Start of READING PASSAGE
Principle Component Analysis

Eigenvector Decomposition

Let $A \in \R^{n \times n}$ be an n by n square matrix.

If there exists a unit vector $v \in \R^n$ and a scaler $\lambda \in \R$ such that $Av = \lambda v$,
$v$ is called the eigenvector, and $\lambda$ the eigenvalue of $A$ respectively.

If there $A$ has $n$ independent pairs of eigenvectors $v^{(1)}, ...,v^{(n)}$ and eigenvalues $\lambda^{(1)}, ...,\lambda^{(n)}$, we can arrange them as follows:

$A \begin{bmatrix} | & & |\\ v^{(1)} & ... & v^{(n)}\\ | & & | \end{bmatrix} = \begin{bmatrix} | & & |\\ v^{(1)} & ... & v^{(n)}\\ | & & | \end{bmatrix} \begin{bmatrix} \lambda^{(1)} & & 0\\ & ... & \\ 0 & & \lambda^{(n)} \end{bmatrix}$

$AV = V \Lambda$

The $n \times n$ matrices $V$ and $\Lambda$ denote the eigenvectors matrix and the diagonal matrix of eigenvalues respectively.
End of READING PASSAGE
Start of EXTRACTED ENTRIES
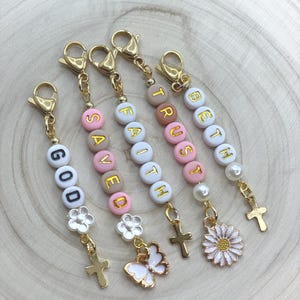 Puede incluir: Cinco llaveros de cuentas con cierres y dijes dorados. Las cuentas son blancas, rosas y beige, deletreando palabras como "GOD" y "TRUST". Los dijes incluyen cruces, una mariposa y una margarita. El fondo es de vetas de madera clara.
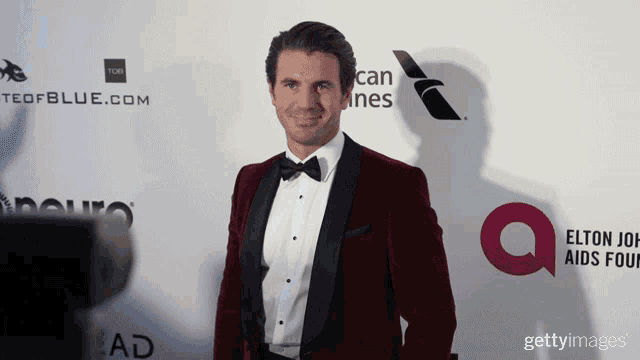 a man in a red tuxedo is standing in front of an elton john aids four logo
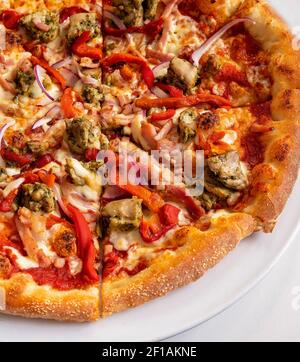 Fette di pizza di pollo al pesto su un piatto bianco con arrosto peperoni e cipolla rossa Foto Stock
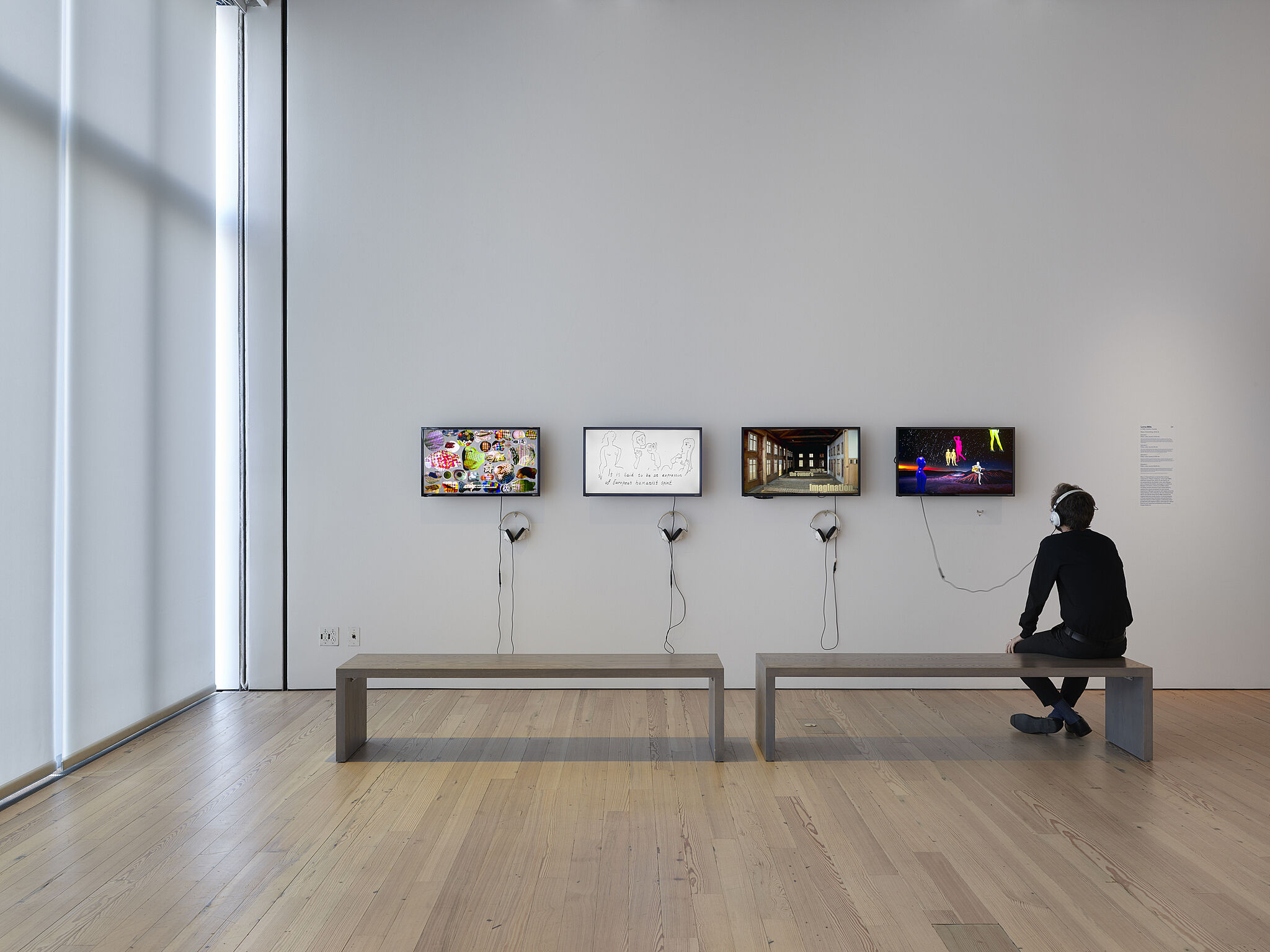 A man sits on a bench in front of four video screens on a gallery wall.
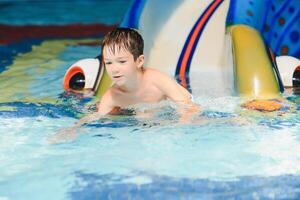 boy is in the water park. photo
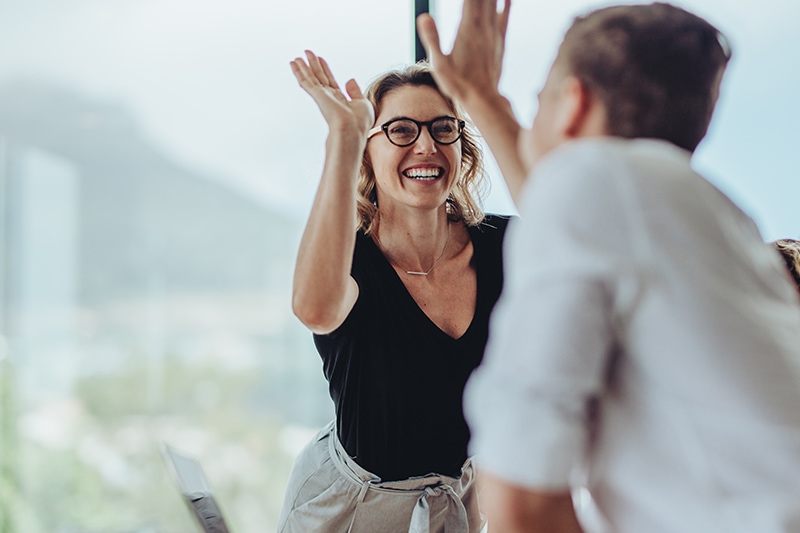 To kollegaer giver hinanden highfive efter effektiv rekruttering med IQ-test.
End of EXTRACTED ENTRIES
Start of EXTRACTED ENTRIES
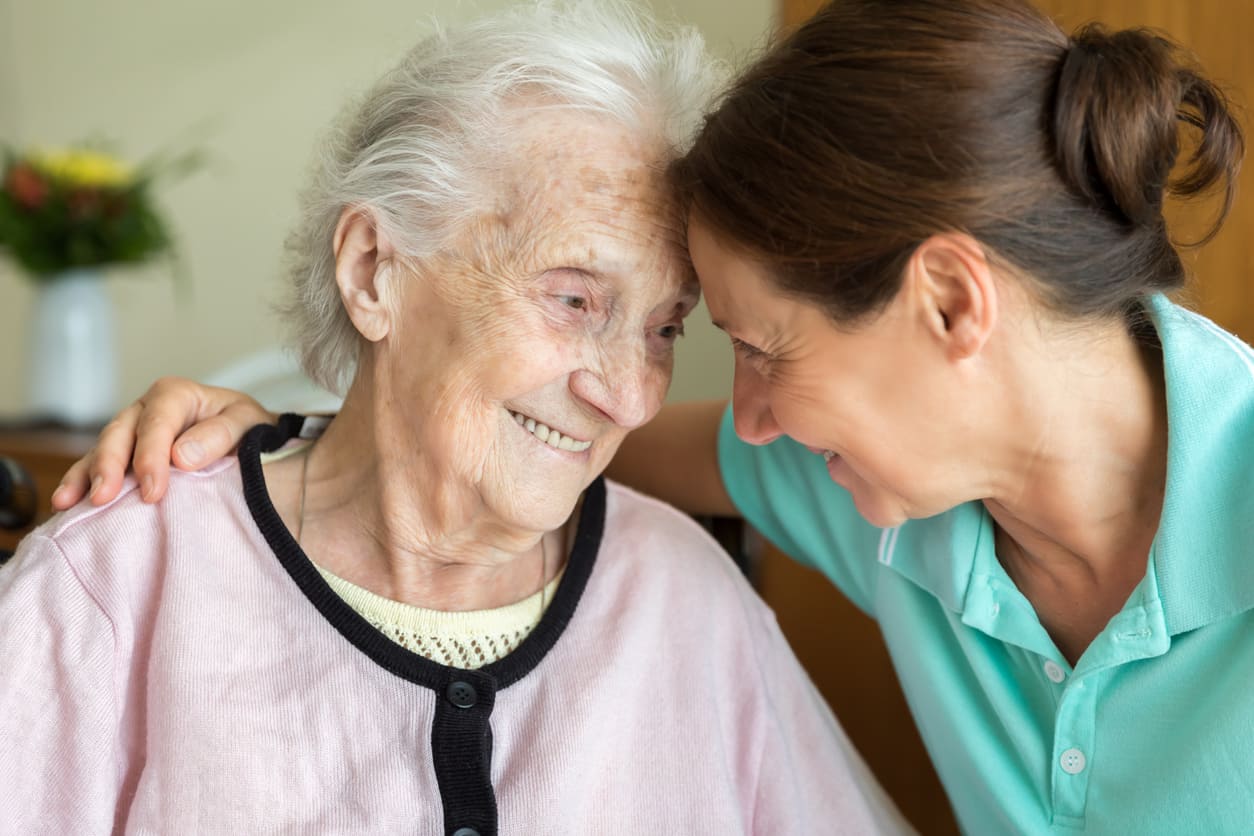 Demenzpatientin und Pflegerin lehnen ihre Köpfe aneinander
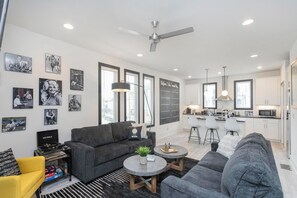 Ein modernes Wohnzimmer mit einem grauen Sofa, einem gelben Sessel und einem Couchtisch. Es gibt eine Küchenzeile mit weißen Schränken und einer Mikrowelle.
End of EXTRACTED ENTRIES
▸ TASK ITEM: In the passage on eigenvector decomposition, what do the matrices $V$ and $\Lambda$ denote? The entries have no role in this exercise.

▸ SOLUTION FOR THIS PROBLEM: $V$ is the eigenvectors matrix, and $\Lambda$ is the diagonal matrix of eigenvalues.